> _Task prompt_
Return, word for word, the stretch of rows from the line containing "Would you describe" through the end of the rows.

> _Given data_
>> BEGIN
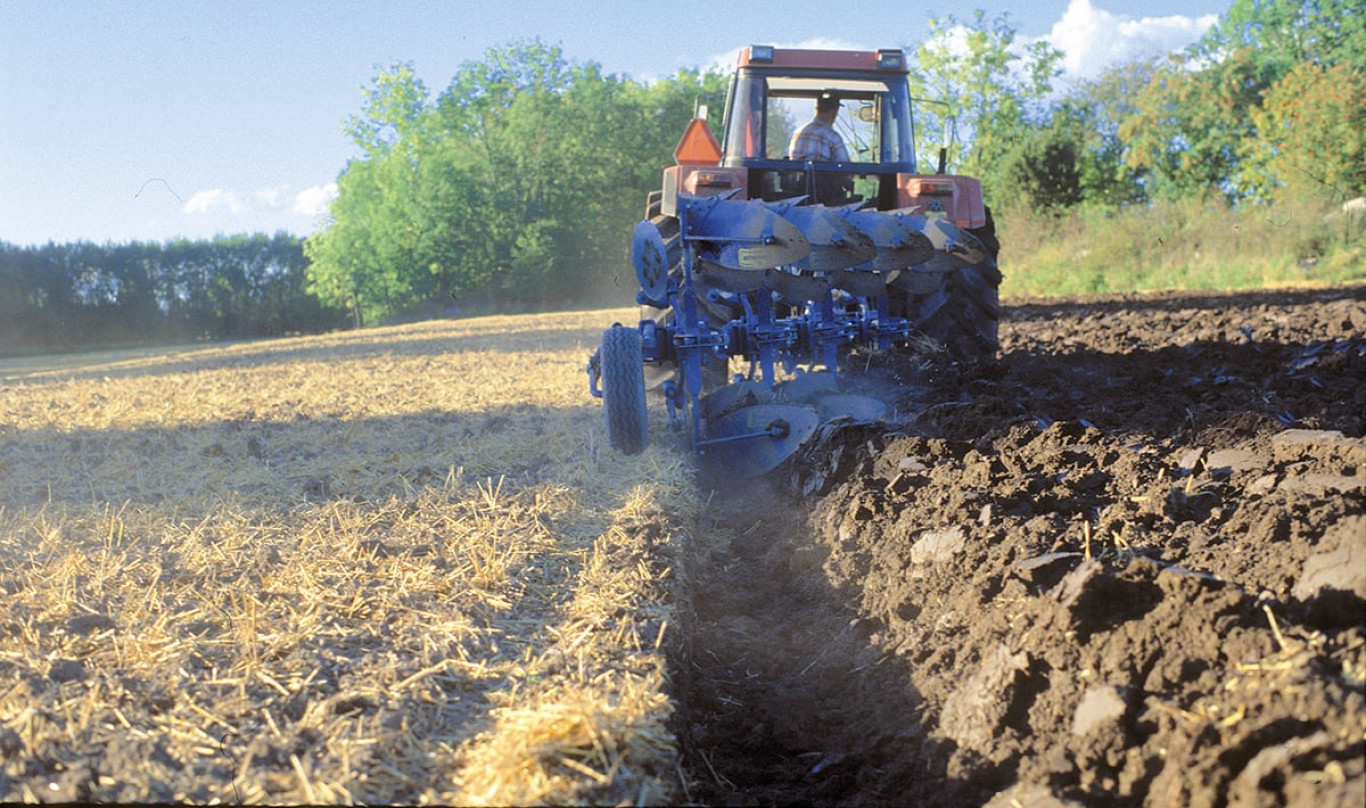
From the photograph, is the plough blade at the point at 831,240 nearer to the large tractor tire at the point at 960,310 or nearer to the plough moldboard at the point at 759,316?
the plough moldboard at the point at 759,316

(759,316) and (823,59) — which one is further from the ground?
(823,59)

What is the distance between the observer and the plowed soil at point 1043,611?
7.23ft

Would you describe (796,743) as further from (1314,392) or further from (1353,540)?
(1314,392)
>> END
> _Problem solution_
Would you describe (796,743) as further from (1314,392) or further from (1353,540)?
(1314,392)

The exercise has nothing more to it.